Checklist Manifesto: How to get Things Right
What to trust in a 'post-truth' world
By Dr. Atul Gawande. This book can be found here. Dr. Atul shows the benefits of a simple checklist against the complexity of our lives.
Summary
Introduction
Three types of failures:
- Task itself is impossible
- failure due to ignorance
- failure due to ineptitude
Problem of extreme complexity
We are living in a world of super specialization. Even then there are mistakes committed due to extremely complex procedures and scenarios, especially in medicine.
The checklist
- our world/fields today have become too complex to be put into our memory
- example of WWII Boeing model 299 plane: Too complex for one pilot. But with a simple checklist the pilots were able to fly without accident
- two ways one fails in a complex environment: failure to remember steps - its easy to miss mundane steps when there are more pressing events at hand. Easy to convince ourselves to skip a simple step
- checklists are a way to discipline ourselves into following these steps
- they also help in our memory recall especially while under pressure
End of the master builder
Checklists are a cognitive net against our inherent flaws in memory, attention and thoroughness. 3 types of problems:
- simple: Like preparing a dish. Once a recipe is prepared that's good enough
- complicated: Like building rocket. Can be broken down into series of simple problems. But there are unforeseen issues even for the experienced.

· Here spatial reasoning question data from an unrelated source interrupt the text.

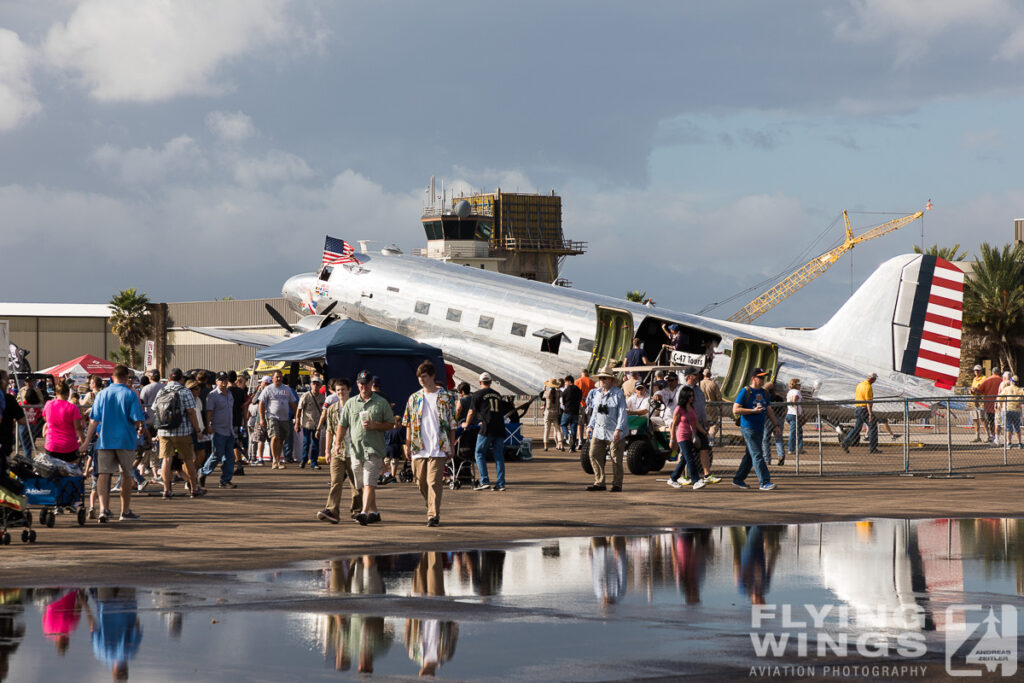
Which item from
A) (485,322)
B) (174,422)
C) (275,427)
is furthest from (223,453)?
(485,322)

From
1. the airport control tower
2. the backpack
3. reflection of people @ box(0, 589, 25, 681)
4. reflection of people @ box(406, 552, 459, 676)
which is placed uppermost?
the airport control tower

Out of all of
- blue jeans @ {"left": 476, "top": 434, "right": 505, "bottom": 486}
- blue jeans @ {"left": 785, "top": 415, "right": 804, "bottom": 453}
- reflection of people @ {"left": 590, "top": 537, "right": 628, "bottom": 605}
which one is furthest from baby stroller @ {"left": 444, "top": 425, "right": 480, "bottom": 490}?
reflection of people @ {"left": 590, "top": 537, "right": 628, "bottom": 605}

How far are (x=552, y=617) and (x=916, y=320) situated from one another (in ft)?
76.6

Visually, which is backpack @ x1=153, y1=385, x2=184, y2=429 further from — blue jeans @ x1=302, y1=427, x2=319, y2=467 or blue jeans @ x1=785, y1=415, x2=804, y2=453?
blue jeans @ x1=785, y1=415, x2=804, y2=453

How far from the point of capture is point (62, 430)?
631 inches

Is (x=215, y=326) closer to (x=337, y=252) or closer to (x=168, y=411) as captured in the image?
(x=337, y=252)

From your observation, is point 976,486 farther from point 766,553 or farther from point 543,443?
point 543,443

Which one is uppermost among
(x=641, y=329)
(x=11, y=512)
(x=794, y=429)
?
(x=641, y=329)

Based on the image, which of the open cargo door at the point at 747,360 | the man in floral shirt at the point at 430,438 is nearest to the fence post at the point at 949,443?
the open cargo door at the point at 747,360

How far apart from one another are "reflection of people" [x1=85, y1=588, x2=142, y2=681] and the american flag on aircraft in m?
27.7

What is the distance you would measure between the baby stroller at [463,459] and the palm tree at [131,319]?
63.4 metres

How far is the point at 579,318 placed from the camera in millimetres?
33000

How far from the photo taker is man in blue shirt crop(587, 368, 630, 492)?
20.1m

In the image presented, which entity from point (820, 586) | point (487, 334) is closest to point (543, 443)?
point (487, 334)
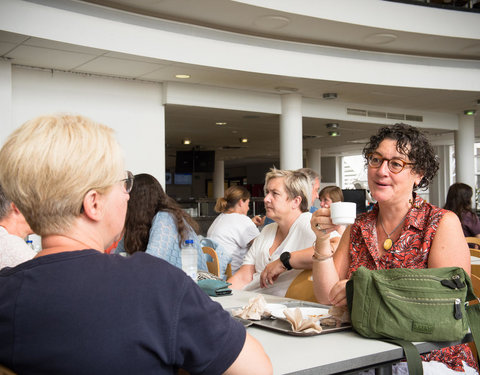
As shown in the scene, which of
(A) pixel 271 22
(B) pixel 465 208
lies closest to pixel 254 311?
(B) pixel 465 208

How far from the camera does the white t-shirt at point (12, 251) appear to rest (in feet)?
7.04

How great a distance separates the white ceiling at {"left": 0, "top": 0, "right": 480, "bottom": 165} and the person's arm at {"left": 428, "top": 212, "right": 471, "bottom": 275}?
13.2 ft

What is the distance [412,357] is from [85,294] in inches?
37.3

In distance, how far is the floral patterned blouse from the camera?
5.67 feet

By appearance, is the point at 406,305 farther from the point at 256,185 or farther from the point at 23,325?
the point at 256,185

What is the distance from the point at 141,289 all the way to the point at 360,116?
8178 mm

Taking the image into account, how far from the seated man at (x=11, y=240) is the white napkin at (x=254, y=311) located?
94 cm

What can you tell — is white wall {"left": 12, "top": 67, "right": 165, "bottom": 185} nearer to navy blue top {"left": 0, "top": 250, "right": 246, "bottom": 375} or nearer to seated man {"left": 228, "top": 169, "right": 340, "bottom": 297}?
seated man {"left": 228, "top": 169, "right": 340, "bottom": 297}

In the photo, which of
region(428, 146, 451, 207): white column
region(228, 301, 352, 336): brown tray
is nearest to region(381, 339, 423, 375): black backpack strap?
region(228, 301, 352, 336): brown tray

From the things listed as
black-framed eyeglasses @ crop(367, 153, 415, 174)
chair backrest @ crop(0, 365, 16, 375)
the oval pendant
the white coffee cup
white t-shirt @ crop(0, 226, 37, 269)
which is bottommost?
chair backrest @ crop(0, 365, 16, 375)

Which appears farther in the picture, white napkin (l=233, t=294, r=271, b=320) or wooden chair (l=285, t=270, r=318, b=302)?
wooden chair (l=285, t=270, r=318, b=302)

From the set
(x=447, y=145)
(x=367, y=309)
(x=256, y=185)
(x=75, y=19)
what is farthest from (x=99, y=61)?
(x=256, y=185)

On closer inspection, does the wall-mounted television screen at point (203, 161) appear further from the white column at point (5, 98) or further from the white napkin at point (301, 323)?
the white napkin at point (301, 323)

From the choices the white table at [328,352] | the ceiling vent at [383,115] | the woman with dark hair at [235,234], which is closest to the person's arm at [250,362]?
the white table at [328,352]
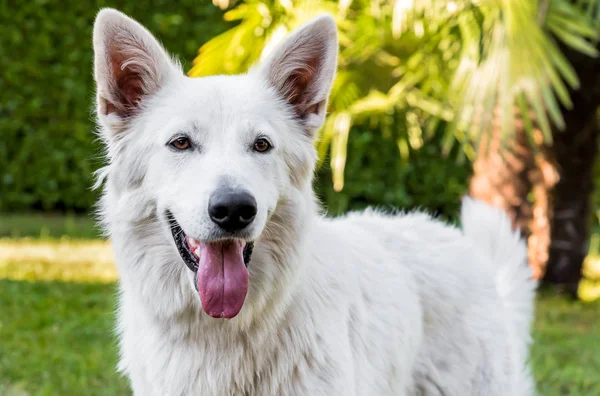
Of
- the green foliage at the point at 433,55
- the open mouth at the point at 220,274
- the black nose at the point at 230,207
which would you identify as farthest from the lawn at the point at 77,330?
the black nose at the point at 230,207

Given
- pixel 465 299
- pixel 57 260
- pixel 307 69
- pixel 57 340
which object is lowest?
pixel 57 260

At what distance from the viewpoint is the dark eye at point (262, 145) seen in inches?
118

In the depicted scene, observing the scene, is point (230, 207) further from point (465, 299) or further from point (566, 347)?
point (566, 347)

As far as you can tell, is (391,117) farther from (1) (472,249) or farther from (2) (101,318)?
(1) (472,249)

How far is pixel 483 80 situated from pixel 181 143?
318 centimetres

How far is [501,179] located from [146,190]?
5.41 m

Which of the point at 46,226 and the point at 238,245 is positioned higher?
the point at 238,245

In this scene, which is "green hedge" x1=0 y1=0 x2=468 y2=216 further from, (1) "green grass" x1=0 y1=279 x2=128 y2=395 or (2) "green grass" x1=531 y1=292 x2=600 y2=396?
(1) "green grass" x1=0 y1=279 x2=128 y2=395

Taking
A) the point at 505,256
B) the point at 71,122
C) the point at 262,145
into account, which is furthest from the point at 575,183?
→ the point at 71,122

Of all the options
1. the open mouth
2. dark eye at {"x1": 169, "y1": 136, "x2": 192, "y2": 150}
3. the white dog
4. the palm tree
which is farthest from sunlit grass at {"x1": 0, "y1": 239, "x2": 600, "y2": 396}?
dark eye at {"x1": 169, "y1": 136, "x2": 192, "y2": 150}

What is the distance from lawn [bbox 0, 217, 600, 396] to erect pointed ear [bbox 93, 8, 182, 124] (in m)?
2.21

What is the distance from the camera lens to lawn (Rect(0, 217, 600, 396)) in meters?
4.96

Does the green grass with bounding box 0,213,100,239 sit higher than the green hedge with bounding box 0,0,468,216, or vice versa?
the green hedge with bounding box 0,0,468,216

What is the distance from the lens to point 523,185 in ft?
25.5
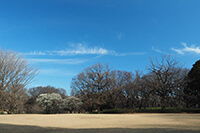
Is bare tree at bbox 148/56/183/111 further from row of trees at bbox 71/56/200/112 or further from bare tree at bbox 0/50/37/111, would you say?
bare tree at bbox 0/50/37/111

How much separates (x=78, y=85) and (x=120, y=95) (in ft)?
29.2

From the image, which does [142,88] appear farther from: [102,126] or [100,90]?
[102,126]

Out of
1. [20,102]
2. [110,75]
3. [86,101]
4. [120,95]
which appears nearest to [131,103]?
[120,95]

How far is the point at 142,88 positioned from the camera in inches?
1160

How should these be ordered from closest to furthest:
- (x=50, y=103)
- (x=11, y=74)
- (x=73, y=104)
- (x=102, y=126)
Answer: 1. (x=102, y=126)
2. (x=11, y=74)
3. (x=50, y=103)
4. (x=73, y=104)

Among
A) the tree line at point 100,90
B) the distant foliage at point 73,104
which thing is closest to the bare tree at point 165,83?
the tree line at point 100,90

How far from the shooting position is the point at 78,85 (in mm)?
32094

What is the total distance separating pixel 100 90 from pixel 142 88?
7826 millimetres

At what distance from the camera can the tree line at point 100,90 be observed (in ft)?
62.9

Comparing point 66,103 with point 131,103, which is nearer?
point 66,103

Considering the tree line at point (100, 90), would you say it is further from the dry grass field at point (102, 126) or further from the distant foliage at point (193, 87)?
the dry grass field at point (102, 126)

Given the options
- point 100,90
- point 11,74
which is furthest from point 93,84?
point 11,74

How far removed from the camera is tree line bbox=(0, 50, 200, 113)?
62.9 feet

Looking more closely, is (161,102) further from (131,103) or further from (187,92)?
(131,103)
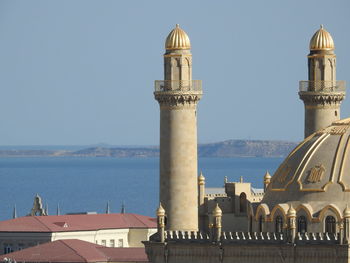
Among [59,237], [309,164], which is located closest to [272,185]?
[309,164]

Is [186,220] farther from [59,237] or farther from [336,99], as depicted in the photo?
[59,237]

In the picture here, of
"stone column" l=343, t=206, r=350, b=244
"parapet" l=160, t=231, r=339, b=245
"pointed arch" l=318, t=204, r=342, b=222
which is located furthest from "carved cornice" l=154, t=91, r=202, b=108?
"stone column" l=343, t=206, r=350, b=244

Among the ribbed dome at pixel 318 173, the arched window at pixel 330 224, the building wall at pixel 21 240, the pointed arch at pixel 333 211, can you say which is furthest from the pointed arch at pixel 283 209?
the building wall at pixel 21 240

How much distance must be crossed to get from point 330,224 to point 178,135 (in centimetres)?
1233

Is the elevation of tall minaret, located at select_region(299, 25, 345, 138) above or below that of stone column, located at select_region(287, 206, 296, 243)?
above

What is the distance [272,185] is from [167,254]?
307 inches

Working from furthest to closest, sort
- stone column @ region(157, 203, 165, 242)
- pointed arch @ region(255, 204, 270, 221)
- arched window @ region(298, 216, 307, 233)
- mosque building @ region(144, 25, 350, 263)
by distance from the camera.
A: stone column @ region(157, 203, 165, 242)
pointed arch @ region(255, 204, 270, 221)
arched window @ region(298, 216, 307, 233)
mosque building @ region(144, 25, 350, 263)

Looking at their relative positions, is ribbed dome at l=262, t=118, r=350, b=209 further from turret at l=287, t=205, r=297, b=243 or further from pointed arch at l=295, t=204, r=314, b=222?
turret at l=287, t=205, r=297, b=243

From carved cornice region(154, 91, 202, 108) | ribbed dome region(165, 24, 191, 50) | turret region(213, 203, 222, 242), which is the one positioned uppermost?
ribbed dome region(165, 24, 191, 50)

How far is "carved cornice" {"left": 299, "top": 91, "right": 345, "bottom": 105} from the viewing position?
13800 centimetres

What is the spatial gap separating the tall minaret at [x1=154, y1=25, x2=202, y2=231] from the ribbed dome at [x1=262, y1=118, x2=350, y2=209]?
5.16 metres

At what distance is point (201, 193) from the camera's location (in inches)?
5408

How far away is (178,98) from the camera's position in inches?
5285

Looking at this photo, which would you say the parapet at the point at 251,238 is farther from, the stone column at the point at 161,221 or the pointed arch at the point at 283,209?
the pointed arch at the point at 283,209
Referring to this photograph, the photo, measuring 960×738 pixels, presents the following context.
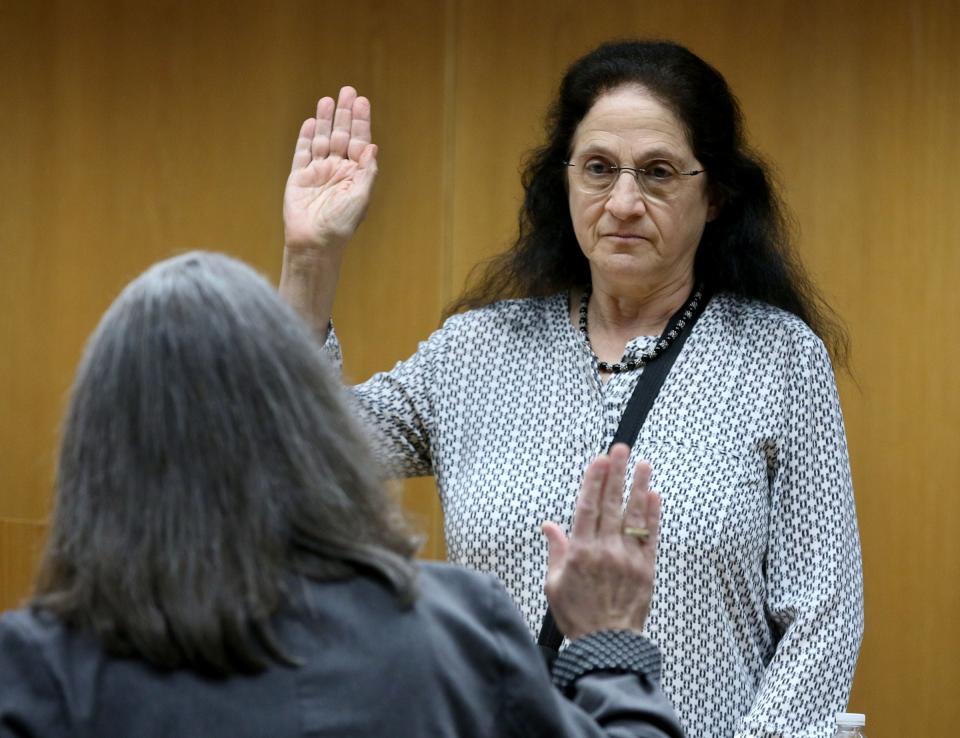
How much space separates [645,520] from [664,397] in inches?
28.0

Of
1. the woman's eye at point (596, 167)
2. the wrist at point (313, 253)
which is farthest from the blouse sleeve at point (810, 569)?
the wrist at point (313, 253)

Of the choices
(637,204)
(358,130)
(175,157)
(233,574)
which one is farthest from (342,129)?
(175,157)

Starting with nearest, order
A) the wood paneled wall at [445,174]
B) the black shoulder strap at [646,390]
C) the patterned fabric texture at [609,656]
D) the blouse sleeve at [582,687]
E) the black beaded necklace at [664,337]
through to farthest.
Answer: the blouse sleeve at [582,687]
the patterned fabric texture at [609,656]
the black shoulder strap at [646,390]
the black beaded necklace at [664,337]
the wood paneled wall at [445,174]

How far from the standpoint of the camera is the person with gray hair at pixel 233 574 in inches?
59.2

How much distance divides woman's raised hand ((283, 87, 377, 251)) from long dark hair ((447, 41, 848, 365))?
1.15 feet

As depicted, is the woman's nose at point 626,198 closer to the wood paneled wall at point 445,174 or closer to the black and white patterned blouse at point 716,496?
the black and white patterned blouse at point 716,496

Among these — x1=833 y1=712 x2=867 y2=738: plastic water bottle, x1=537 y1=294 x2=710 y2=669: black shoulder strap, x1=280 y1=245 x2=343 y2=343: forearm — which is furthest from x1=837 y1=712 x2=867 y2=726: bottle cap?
x1=280 y1=245 x2=343 y2=343: forearm

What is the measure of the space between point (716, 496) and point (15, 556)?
9.40ft

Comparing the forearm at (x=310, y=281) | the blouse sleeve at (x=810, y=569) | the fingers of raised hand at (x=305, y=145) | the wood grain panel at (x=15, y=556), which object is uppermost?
the fingers of raised hand at (x=305, y=145)

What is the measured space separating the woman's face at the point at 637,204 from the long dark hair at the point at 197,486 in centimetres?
123

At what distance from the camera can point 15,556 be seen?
15.4 feet

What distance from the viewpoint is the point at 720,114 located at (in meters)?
2.81

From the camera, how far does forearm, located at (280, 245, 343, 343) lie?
2809mm

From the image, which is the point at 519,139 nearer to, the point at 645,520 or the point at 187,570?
the point at 645,520
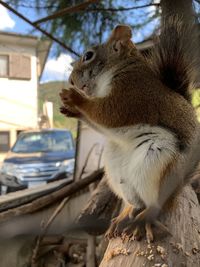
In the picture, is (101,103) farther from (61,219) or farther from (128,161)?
(61,219)

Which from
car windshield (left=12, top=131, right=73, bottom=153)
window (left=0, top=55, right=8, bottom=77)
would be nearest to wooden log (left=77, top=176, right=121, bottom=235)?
window (left=0, top=55, right=8, bottom=77)

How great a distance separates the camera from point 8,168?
3.39 metres

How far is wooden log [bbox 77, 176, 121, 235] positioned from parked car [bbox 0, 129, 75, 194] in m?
1.69

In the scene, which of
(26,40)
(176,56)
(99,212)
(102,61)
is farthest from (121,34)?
(26,40)

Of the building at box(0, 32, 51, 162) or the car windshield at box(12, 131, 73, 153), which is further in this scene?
the car windshield at box(12, 131, 73, 153)

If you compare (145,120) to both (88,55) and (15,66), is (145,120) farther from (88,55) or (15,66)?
(15,66)

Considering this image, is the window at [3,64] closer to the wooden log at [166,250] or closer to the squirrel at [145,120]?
the squirrel at [145,120]

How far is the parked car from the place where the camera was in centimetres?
337

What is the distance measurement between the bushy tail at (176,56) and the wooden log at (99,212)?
63 centimetres

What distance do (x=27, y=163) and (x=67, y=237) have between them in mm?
1321

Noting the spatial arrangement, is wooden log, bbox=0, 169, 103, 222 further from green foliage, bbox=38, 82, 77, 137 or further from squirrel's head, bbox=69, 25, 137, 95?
squirrel's head, bbox=69, 25, 137, 95

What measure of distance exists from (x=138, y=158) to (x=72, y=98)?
0.58ft

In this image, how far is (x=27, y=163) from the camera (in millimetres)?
3480

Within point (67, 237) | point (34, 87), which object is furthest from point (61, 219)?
point (34, 87)
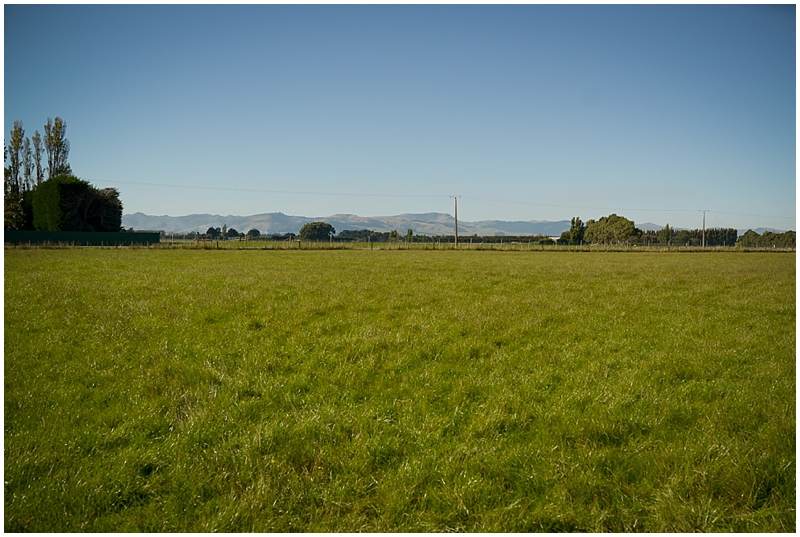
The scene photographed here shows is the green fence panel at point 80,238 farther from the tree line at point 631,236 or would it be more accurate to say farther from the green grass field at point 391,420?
the tree line at point 631,236

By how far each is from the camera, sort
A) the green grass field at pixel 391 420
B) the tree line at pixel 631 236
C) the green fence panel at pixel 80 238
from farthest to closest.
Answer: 1. the tree line at pixel 631 236
2. the green fence panel at pixel 80 238
3. the green grass field at pixel 391 420

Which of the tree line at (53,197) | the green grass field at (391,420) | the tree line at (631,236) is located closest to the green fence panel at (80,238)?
the tree line at (53,197)

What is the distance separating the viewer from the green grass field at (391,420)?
472 centimetres

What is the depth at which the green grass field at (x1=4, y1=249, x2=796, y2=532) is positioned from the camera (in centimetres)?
472

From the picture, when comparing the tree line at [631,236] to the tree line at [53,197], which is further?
the tree line at [631,236]

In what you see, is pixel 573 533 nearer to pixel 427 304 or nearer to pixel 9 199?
pixel 427 304

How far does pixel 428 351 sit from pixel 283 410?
355 cm

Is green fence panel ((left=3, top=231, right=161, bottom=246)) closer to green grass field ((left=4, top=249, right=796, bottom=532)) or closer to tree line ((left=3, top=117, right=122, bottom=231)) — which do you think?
tree line ((left=3, top=117, right=122, bottom=231))

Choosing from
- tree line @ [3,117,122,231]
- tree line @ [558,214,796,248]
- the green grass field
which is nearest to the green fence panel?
tree line @ [3,117,122,231]

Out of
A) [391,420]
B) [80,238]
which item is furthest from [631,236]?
[391,420]

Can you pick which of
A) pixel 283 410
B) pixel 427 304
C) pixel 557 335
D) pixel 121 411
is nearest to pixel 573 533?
pixel 283 410

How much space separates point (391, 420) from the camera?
6.65 metres

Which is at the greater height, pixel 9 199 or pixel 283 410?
pixel 9 199

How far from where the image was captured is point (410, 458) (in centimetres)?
564
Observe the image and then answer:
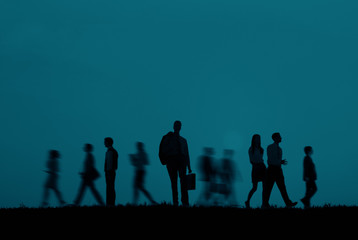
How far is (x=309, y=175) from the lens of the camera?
53.8 feet

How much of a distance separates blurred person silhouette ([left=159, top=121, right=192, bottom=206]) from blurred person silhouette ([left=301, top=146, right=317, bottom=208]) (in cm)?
344

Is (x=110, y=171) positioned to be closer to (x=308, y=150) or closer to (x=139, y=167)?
(x=139, y=167)

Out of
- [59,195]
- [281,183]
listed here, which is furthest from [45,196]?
[281,183]

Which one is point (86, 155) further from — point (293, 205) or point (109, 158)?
point (293, 205)

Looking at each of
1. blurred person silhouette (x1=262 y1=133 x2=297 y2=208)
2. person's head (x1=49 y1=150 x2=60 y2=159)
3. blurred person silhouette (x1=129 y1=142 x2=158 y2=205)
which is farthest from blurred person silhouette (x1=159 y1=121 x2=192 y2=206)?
person's head (x1=49 y1=150 x2=60 y2=159)

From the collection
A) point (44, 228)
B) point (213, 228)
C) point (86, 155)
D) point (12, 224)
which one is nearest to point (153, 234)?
point (213, 228)

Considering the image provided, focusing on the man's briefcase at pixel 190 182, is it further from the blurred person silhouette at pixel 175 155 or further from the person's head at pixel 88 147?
the person's head at pixel 88 147

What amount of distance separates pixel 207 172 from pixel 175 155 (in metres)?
2.08

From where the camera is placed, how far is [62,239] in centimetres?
1089

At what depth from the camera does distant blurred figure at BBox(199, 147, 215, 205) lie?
1662 cm

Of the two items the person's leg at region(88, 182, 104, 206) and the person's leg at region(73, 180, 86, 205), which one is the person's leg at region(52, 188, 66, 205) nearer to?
the person's leg at region(73, 180, 86, 205)

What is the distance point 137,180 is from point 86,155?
1513mm

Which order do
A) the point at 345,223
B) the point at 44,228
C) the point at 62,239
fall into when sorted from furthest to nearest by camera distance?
the point at 345,223
the point at 44,228
the point at 62,239

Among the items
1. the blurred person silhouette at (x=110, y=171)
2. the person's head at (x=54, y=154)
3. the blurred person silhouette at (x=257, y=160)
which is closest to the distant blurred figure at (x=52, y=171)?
the person's head at (x=54, y=154)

- complex: Like raising a child. Experience in raising one's child well may not guarantee success with another. There's no recipe!
- master builder era is long gone. The complexity in today's world is too much for one guy to manage and track. The idea is to have experts in multiple sub-specializations manage individual problems. But the crucial aspect is that those experts need to get together to resolve any unexpected scenarios or issues that span across multiple specializations. Man is fallible not men less so! Fine example to this is the construction industry
The idea
In case of routine tasks and problems, we need a central authority who dictates what needs to be done to their subordinates. In case of complex, unforeseen circumstances, this power needs to be as far away from the center as possible. Best example was 2005's Katrina hurricane. Where government wasn't still sure who should provide help to stranded citizens, Walmart had supplied loads of help already. This worked because Walmart decentralized the power away from center to the local employees in wake of this incident. Under very complex scenarios decentralization of power is the right approach. Under cases of extreme complexity, which is behind anyone persons' capacity, we need to decentralize power and distribute it to respective front-lines.
The first try
The author recounts his experience while consulting for WHO regarding surgical safety procedures world wide. Describes various hospitals trying to implement checklists during surgery. And the importance of communication between the OR group. The author tries to give such a checklist a try in his own hospital. Also mentions a peculiar (yet intuitive) study where just by knowing the names of the members in a group increased the communication in it. But because of ambiguities and the length of the checklist, they had to stop using it!
The checklist factory
There are 2 kinds of checklists:
- bad ones - very long, detailed, treat people as dumb and list out every steps
- good ones - very short and precise, only list the most critical steps
But checklists can't make people to follow them!
- READ-DO checklist - people read items off the checklist, execute them and then tick them off
- DO-CONFIRM checklist - everyone executes a few steps from their memory and then pauses to confirm whether all items from the list have been executed or not.
A good checklist typically contains about 5 to 9 items. Most importantly the checklist should be tested out in real world, at least once, before deploying it widely!!
The test
Keeping the list minimal is the biggest challenge:
- prune too many items, checklist could be too short to be effective in preventing errors
- keep too many items, people hate to follow long lists
There's a delicate balance between brevity and effectiveness
Hero in the age of checklists
Its just not about ticking-off items in checklist, it is about teamwork. Even these checklists have found to be very useful in other fields like investing. But very few have become the fan of checklists, despite their proven checklists! We still think that people who follow their intuition are heroes and are real men!
The fear people have on checklists is rigidity:
- they think checklists will make them mindless automatons
- but in reality its the opposite!
- checklists take the routine (but important) stuffs off the brain's working memory
- thus checklists will enable us in our fields
Heroes in today's world are those who
- know when to improvise and when not to
- understand the importance of teamwork
- know how to work in today's complex environments
Checklists must aid, not hinder. We are meant to be for excitement and novelty. Never to give attention to details and be disciplined. That's where checklists come to help us. Under the complexity of today's world we have nothing else left but to try checklists!
The save
Interesting story of an operation where the author accidentally tore the patient's vena-cava. But due to checklist they followed and worked as a team they were able to atleast save the patient.